§ Extracted information:
·····
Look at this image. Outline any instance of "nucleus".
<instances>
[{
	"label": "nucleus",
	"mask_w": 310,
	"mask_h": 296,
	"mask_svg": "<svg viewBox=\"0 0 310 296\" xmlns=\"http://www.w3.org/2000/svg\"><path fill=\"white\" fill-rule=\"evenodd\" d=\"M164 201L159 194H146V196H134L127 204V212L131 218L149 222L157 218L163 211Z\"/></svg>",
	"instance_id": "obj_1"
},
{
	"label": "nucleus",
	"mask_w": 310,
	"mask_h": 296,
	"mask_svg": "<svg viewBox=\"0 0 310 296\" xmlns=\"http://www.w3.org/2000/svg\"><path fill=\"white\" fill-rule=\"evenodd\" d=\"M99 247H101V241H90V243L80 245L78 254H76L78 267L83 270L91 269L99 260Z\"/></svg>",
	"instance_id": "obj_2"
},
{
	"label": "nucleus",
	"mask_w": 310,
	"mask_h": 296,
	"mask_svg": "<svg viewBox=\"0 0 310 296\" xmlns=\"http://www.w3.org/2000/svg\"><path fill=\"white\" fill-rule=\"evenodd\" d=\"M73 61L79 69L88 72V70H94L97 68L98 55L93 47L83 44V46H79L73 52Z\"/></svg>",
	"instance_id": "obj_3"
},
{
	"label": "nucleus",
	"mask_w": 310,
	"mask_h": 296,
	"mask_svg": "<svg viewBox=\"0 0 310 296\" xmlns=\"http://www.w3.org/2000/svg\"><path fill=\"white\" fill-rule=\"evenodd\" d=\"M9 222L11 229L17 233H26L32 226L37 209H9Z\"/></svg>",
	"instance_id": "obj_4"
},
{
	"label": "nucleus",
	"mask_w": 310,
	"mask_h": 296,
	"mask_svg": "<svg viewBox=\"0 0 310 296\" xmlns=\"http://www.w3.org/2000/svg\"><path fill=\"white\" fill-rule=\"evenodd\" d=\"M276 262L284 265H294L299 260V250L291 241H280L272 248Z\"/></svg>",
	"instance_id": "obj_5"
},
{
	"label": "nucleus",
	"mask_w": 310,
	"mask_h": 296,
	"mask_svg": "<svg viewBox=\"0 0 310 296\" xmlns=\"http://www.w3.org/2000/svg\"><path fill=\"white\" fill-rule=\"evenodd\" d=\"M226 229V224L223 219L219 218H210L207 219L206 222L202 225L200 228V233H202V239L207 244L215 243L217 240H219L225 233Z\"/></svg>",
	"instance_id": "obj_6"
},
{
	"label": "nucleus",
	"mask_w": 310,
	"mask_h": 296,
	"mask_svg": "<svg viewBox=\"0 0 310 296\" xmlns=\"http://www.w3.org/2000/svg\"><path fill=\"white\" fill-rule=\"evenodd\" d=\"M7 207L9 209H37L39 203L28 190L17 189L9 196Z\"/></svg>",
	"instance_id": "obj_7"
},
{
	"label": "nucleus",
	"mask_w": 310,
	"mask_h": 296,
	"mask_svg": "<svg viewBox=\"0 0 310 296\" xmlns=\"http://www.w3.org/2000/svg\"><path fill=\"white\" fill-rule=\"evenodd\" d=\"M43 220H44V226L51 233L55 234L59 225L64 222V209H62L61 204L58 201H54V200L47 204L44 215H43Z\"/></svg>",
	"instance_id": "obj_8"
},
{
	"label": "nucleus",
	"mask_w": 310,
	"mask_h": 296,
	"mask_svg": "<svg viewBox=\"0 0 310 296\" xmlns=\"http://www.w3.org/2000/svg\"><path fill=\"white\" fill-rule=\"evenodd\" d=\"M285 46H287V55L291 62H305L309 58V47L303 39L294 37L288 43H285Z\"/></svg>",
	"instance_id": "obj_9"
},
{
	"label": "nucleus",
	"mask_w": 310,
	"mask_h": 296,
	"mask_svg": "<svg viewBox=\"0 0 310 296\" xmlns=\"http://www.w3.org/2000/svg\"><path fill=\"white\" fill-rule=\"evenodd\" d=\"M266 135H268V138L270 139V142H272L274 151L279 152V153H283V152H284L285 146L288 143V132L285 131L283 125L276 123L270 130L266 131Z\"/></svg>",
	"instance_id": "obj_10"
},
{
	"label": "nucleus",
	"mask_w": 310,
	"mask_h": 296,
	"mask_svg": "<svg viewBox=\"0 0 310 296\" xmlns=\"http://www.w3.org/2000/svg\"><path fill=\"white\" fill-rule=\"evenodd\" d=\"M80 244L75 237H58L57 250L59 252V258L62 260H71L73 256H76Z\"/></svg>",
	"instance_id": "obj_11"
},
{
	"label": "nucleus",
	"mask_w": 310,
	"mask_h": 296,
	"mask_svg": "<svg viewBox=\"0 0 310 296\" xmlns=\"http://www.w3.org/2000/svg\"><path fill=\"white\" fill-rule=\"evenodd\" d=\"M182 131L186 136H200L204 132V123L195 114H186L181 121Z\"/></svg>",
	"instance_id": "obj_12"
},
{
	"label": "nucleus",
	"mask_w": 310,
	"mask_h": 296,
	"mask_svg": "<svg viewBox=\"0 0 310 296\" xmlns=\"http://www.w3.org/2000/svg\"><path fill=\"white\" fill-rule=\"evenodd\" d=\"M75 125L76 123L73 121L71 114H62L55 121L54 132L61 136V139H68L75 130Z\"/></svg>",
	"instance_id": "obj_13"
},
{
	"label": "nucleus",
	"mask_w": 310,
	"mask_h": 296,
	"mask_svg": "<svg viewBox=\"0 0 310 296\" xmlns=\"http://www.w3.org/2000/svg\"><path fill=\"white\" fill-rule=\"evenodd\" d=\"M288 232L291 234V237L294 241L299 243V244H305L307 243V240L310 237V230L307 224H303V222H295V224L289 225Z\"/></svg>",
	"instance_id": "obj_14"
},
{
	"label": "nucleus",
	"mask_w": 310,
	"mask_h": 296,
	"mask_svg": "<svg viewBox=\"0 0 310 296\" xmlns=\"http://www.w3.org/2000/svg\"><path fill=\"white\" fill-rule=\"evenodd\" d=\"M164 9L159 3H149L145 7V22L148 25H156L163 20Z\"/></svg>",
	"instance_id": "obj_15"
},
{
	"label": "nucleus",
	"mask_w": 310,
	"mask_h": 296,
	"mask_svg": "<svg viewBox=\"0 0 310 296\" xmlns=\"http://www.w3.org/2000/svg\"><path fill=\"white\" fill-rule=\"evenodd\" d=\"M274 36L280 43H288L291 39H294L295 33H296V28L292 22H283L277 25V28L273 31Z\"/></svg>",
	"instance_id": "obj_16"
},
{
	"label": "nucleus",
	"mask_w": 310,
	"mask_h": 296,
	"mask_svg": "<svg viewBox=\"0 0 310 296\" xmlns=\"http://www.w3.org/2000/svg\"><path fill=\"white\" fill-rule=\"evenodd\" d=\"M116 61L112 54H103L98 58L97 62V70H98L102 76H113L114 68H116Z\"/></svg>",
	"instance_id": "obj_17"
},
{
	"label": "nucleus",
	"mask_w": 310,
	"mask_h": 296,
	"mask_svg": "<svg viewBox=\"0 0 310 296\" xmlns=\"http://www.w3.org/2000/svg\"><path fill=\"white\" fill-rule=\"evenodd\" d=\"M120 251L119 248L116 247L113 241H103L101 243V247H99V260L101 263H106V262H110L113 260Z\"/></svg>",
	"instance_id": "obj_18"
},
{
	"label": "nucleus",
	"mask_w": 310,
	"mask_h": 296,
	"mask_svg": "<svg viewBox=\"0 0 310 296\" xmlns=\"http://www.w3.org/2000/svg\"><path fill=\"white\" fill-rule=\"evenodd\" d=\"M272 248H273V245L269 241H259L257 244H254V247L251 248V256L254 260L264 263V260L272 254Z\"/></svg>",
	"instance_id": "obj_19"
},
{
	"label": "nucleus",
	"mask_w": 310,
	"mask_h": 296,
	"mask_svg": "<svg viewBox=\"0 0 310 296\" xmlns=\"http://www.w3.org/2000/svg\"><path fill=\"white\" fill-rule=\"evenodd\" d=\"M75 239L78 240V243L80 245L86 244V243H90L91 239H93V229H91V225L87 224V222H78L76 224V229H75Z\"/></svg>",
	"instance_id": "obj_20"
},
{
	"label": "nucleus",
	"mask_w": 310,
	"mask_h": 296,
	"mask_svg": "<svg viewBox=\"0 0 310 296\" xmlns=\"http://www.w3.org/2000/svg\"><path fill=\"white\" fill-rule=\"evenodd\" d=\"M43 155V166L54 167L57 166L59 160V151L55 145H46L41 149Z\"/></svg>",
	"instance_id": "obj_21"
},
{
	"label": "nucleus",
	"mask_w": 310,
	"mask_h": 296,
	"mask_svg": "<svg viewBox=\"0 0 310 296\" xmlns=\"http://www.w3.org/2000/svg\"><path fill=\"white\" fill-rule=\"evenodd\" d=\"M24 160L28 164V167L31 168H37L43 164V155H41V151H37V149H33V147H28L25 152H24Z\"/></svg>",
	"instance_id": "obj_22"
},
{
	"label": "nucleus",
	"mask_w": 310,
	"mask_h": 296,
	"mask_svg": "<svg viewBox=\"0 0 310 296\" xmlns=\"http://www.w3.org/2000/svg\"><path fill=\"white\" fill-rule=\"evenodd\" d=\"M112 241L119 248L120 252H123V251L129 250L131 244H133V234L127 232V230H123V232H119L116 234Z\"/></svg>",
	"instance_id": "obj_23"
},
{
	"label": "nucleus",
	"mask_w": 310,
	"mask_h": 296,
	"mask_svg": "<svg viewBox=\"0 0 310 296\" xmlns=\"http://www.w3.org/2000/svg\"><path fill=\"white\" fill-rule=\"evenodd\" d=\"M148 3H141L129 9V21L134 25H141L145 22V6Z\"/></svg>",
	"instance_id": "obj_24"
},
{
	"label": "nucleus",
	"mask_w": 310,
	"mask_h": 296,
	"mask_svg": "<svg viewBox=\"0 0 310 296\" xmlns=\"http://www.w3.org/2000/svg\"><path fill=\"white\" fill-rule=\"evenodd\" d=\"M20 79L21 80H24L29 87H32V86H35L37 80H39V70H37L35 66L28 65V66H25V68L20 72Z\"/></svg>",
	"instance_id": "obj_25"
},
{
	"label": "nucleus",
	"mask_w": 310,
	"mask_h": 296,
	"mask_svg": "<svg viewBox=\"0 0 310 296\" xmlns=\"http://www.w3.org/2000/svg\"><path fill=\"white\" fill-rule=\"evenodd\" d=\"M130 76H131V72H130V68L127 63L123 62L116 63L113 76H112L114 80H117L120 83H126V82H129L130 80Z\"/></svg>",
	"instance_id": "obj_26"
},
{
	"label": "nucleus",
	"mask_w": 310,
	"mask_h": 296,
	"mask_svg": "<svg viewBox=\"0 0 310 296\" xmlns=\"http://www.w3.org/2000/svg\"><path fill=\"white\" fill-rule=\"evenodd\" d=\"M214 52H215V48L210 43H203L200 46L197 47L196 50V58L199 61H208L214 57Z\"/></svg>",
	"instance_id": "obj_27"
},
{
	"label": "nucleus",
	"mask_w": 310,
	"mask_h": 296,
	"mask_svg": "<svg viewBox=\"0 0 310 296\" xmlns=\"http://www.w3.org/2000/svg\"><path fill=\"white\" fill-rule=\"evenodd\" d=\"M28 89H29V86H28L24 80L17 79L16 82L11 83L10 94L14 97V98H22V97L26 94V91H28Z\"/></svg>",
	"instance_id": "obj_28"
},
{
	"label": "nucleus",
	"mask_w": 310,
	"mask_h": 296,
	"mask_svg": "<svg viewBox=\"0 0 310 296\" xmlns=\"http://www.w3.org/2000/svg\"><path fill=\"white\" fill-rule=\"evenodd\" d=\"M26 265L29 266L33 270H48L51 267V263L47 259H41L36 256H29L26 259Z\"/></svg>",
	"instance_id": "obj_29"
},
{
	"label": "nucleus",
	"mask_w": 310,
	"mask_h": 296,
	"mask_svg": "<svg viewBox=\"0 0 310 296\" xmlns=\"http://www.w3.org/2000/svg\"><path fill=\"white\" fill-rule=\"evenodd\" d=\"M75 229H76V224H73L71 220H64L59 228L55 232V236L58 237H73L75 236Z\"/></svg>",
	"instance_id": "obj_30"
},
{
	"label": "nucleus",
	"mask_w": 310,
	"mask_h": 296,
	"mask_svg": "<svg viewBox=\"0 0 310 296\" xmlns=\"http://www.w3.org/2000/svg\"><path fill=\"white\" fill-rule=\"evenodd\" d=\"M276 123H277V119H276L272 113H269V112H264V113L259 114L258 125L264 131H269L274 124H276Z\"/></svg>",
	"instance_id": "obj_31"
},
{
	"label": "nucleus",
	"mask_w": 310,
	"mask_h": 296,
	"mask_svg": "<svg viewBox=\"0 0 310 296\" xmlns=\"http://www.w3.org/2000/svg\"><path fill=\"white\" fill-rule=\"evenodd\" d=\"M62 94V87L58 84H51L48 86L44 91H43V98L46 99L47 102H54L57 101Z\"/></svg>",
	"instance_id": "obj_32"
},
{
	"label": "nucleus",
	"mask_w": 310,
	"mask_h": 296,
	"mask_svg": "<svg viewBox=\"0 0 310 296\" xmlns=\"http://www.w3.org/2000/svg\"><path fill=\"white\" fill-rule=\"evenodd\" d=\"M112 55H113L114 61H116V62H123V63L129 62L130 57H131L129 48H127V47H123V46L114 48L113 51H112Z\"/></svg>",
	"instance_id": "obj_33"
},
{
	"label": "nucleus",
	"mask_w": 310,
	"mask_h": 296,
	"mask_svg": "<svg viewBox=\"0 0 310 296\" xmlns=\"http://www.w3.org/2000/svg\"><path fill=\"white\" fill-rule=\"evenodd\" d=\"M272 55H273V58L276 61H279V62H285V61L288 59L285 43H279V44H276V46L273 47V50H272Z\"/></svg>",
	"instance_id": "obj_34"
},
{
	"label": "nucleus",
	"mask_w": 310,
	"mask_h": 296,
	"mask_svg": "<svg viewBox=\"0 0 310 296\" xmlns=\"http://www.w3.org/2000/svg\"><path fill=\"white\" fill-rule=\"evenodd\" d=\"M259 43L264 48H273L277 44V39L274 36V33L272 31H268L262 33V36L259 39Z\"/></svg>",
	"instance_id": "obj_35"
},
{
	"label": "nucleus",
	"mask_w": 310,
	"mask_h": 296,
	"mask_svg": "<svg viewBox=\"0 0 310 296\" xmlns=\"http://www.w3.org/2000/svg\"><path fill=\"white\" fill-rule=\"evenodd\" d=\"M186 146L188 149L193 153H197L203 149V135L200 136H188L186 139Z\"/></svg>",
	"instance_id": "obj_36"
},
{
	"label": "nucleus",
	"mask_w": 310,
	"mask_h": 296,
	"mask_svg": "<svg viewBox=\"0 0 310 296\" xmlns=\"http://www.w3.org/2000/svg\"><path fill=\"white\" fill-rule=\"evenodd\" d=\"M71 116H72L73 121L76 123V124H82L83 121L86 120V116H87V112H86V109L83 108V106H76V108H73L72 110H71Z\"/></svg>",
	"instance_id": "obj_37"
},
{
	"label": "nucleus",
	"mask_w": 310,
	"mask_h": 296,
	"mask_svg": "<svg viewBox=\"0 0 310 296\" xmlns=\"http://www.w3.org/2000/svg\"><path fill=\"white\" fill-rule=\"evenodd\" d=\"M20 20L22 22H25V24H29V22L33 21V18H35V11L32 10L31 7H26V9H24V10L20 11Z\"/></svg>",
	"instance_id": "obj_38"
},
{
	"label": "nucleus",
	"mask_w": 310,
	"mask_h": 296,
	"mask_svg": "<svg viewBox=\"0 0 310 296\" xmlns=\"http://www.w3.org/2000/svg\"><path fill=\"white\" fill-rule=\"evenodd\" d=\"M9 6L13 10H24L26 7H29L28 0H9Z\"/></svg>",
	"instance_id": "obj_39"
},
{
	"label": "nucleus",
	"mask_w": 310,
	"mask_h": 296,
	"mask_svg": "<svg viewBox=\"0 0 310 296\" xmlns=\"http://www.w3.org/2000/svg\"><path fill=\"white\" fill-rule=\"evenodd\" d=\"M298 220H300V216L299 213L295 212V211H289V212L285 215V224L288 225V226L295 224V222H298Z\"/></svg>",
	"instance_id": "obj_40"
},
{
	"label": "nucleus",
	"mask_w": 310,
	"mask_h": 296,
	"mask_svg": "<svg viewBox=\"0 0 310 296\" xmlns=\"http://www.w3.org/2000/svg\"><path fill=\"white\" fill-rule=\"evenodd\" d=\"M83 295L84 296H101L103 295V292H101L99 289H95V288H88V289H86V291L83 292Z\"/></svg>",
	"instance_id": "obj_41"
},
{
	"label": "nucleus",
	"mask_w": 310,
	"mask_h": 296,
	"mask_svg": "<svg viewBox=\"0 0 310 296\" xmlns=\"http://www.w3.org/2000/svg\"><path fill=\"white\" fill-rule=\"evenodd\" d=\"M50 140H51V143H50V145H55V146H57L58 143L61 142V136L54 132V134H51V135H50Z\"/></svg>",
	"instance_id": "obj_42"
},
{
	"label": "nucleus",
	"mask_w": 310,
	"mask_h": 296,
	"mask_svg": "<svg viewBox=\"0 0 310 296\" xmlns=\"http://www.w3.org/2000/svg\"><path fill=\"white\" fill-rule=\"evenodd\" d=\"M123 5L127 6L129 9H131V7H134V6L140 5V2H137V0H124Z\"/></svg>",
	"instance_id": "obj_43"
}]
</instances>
·····
§ Stated problem: Write out everything from the start of the records down to the line containing "222L11 229L17 233H26L32", with both ends included, reproducing each line exactly.

§ Solution for this exercise:
Look at this image. Outline any instance of "nucleus".
<instances>
[{
	"label": "nucleus",
	"mask_w": 310,
	"mask_h": 296,
	"mask_svg": "<svg viewBox=\"0 0 310 296\" xmlns=\"http://www.w3.org/2000/svg\"><path fill=\"white\" fill-rule=\"evenodd\" d=\"M164 201L159 194H146V196H134L127 204V212L131 218L149 222L157 218L163 211Z\"/></svg>",
	"instance_id": "obj_1"
},
{
	"label": "nucleus",
	"mask_w": 310,
	"mask_h": 296,
	"mask_svg": "<svg viewBox=\"0 0 310 296\" xmlns=\"http://www.w3.org/2000/svg\"><path fill=\"white\" fill-rule=\"evenodd\" d=\"M99 247H101V241H90V243L80 245L78 254H76L78 267L83 270L91 269L99 260Z\"/></svg>",
	"instance_id": "obj_2"
},
{
	"label": "nucleus",
	"mask_w": 310,
	"mask_h": 296,
	"mask_svg": "<svg viewBox=\"0 0 310 296\" xmlns=\"http://www.w3.org/2000/svg\"><path fill=\"white\" fill-rule=\"evenodd\" d=\"M73 61L79 69L88 72V70H94L97 68L98 55L93 47L83 44V46H79L73 52Z\"/></svg>",
	"instance_id": "obj_3"
},
{
	"label": "nucleus",
	"mask_w": 310,
	"mask_h": 296,
	"mask_svg": "<svg viewBox=\"0 0 310 296\" xmlns=\"http://www.w3.org/2000/svg\"><path fill=\"white\" fill-rule=\"evenodd\" d=\"M9 222L11 229L17 233H26L32 226L37 209H9Z\"/></svg>",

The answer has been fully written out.